The payoff, however, can be a thrill. Bob Diachenko, who hunts databases from his office in Ukraine, used to work in public relations for a company called Kromtech, which learned that it had a data breach from a security researcher. The experience intrigued him, and he dove into hunting databases with no experience. In July, he found records on thousands of US voters in an unsecured database, simply by using the keyword "voter."

"If me, a guy with no technical background, can find this data," Diachenko said, "then anybody in the world can find this data."

In January, Diachenko found 24 million financial documents related to US mortgages and banking on an exposed database. The publicity generated by the find, as well as others, helps Diachenko promote SecurityDiscovery.com, a cybersecurity consulting business he set up after leaving his previous job.

Publicizing a problem

Chris Vickery, a director of cyber risk research at UpGuard, says big finds raise awareness and help drum up business from companies anxious to make sure their names aren't associated with sloppy practices. Even if the companies don't choose UpGuard, he says, the public nature of discoveries helps his field grow.

Earlier this year, Vickery looked for something big by searching for the term "data lake," a term for large compilations of data stored in multiple file formats.

The search helped his team make one of the biggest finds to date, a cache of 540 million Facebook records that included user's names, Facebook ID numbers and about 22,000 passwords stored with no encryption on the cloud. The data had been stored by third-party companies, not Facebook itself.

"I was swinging for the fences," Vickery said, describing the process.

Getting it secured

Facebook said it acted swiftly to get the data removed. But not all companies are as responsive.

When database hunters can't get a company to respond, they sometimes turn to a security writer who uses the pen name Dissent. She used to hunt unsecured databases herself, but now spends her time prompting companies to respond to data exposures that other researchers find.

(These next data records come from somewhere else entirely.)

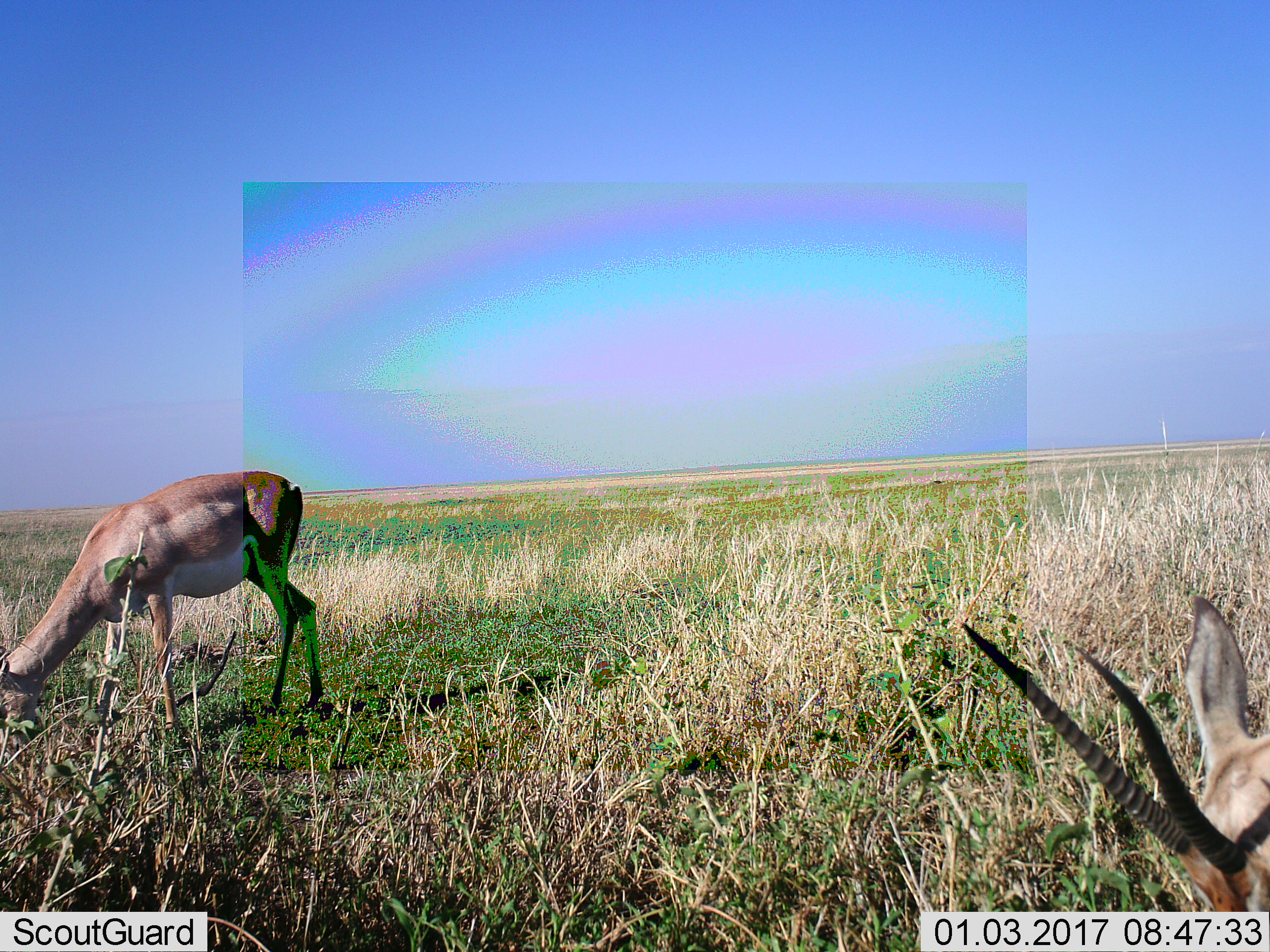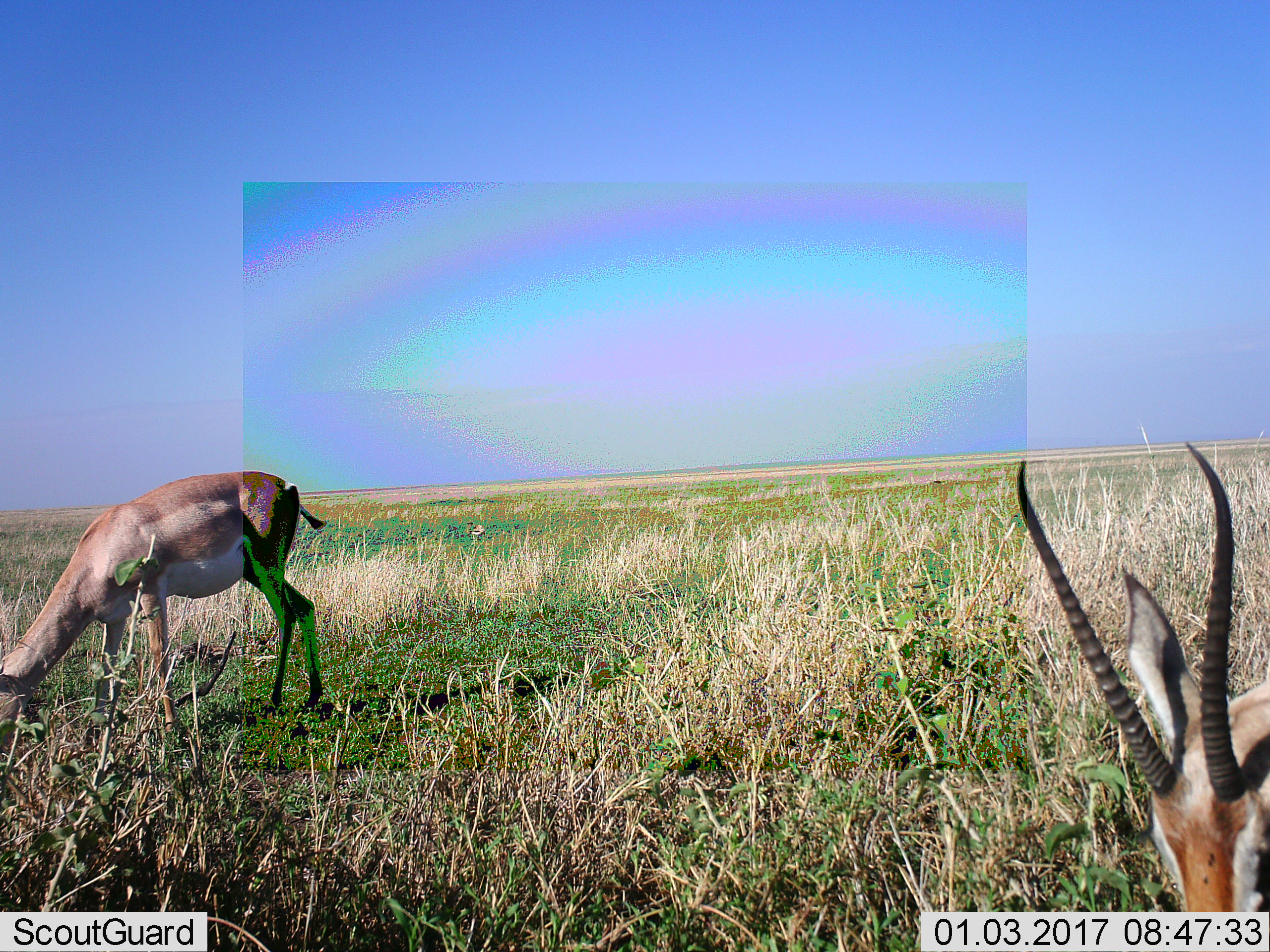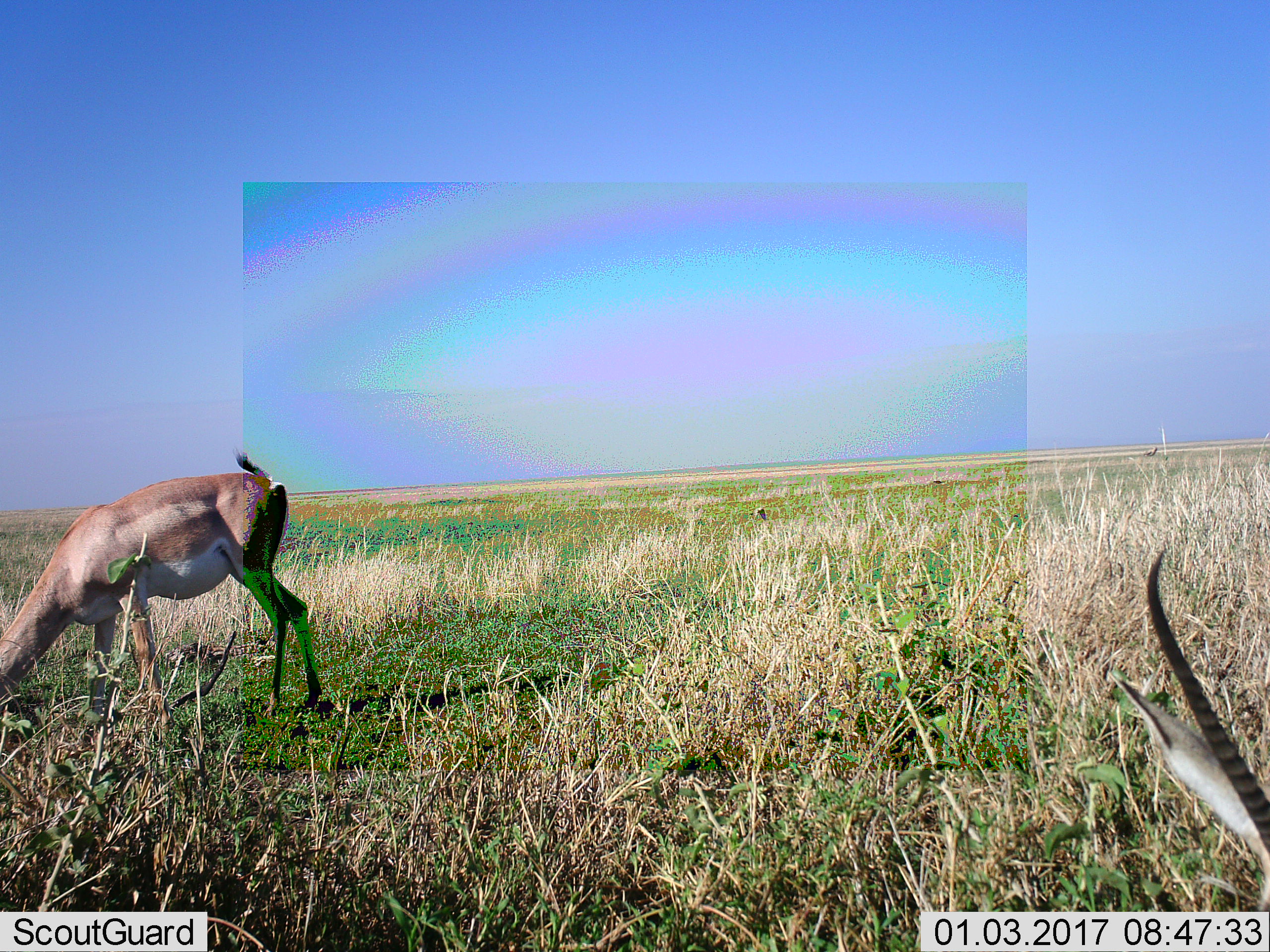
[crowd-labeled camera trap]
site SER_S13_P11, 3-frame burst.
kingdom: Animalia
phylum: Chordata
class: Mammalia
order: Artiodactyla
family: Bovidae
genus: Nanger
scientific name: Nanger granti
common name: grant's gazelle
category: gazellegrants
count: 2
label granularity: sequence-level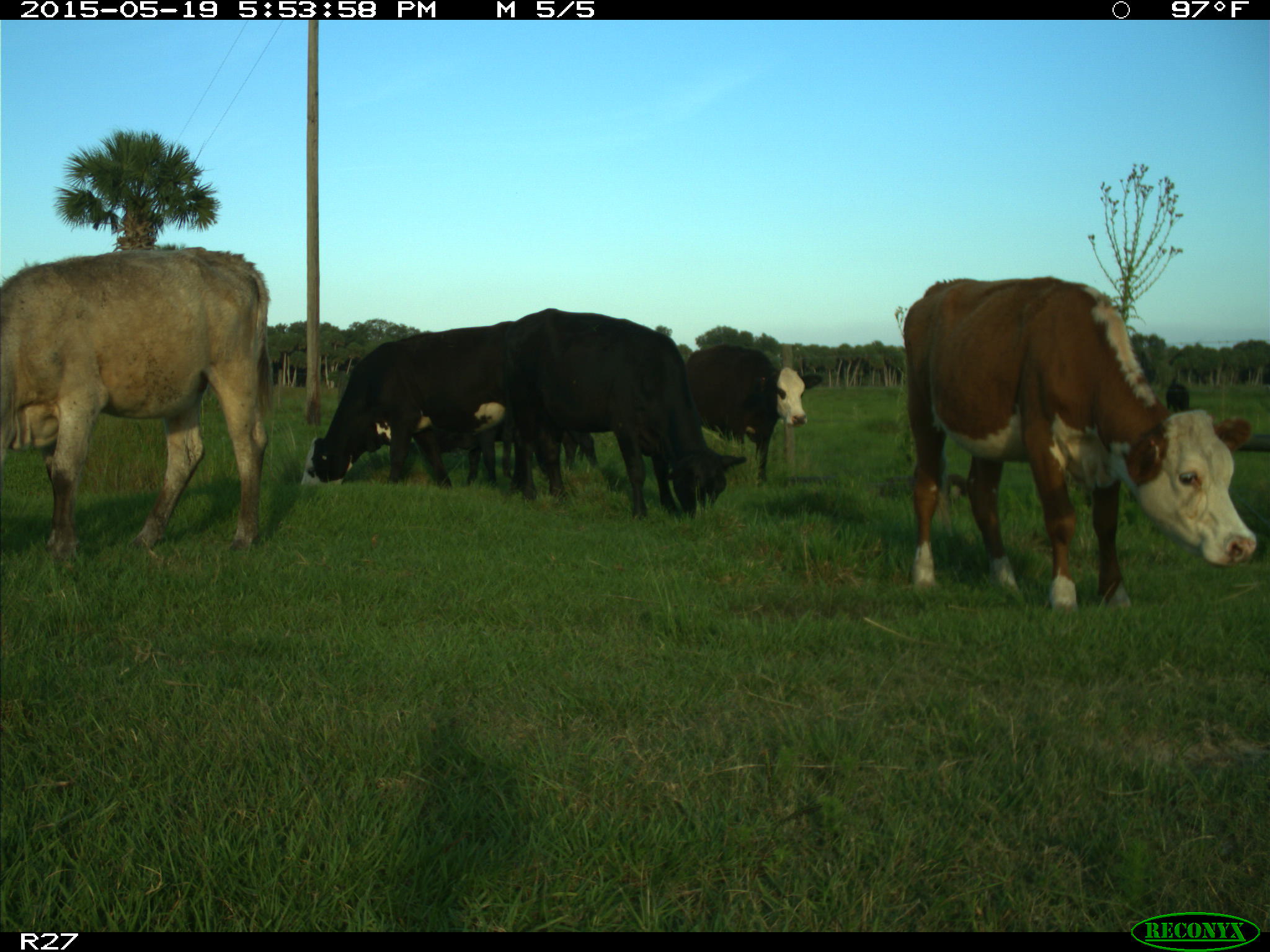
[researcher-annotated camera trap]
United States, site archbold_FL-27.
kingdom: Animalia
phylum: Chordata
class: Mammalia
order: Artiodactyla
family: Bovidae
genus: Bos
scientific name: Bos taurus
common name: domestic cow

"An optimal response is, 'Thank you for letting us know. We're securing it and we're notifying patients or customers and the relevant regulators,'" said Dissent, who asked to be identified by her pen name to protect her privacy.

Not every company understands what it means for data to be exposed, something Dissent has documented on her website Databreaches.net. In 2017, Diachenko sought her help in reporting exposed health records from a financial software vendor to a New York City hospital.

The hospital described the exposure as a hack, even though Diachenko had simply found the data online and didn't break any passwords or encryption to see it. Dissent wrote a blog post explaining that a hospital contractor had left the data unsecured. The hospital hired an external IT company to investigate.

Tools for good or bad

The search tools database hunters use are powerful.

Sitting in the pub, Paine shows me one of his techniques, which he said was "hacked together with various different tools" that let him find exposed data on Amazon Web Services databases. The makeshift approach is necessary because data stored on Amazon's cloud service isn't indexed on Shodan.

First, he opens a tool called Bucket Stream, which searches through public logs of the security certificates websites need to access encryption technology. The logs let Paine find the names of new "buckets," or containers for data, stored by Amazon, and check whether they're publicly viewable.

Then he uses a separate tool to create a searchable database of his findings.

For someone who searches for caches of personal data in the couch cushions of the internet, Paine doesn't display glee or dismay as he examines the results. This is just the reality of the internet. It's filled with databases that should be locked behind a password and encrypted, but aren't.

Ideally, companies would hire experts to do the work he does, he says. Companies, he says, should "make sure your data isn't leaking."

If that happened more often, Paine would have to get a new hobby. But that might be hard for him.

"It's a little bit like a drug," he said, before digging into his fries and chicken.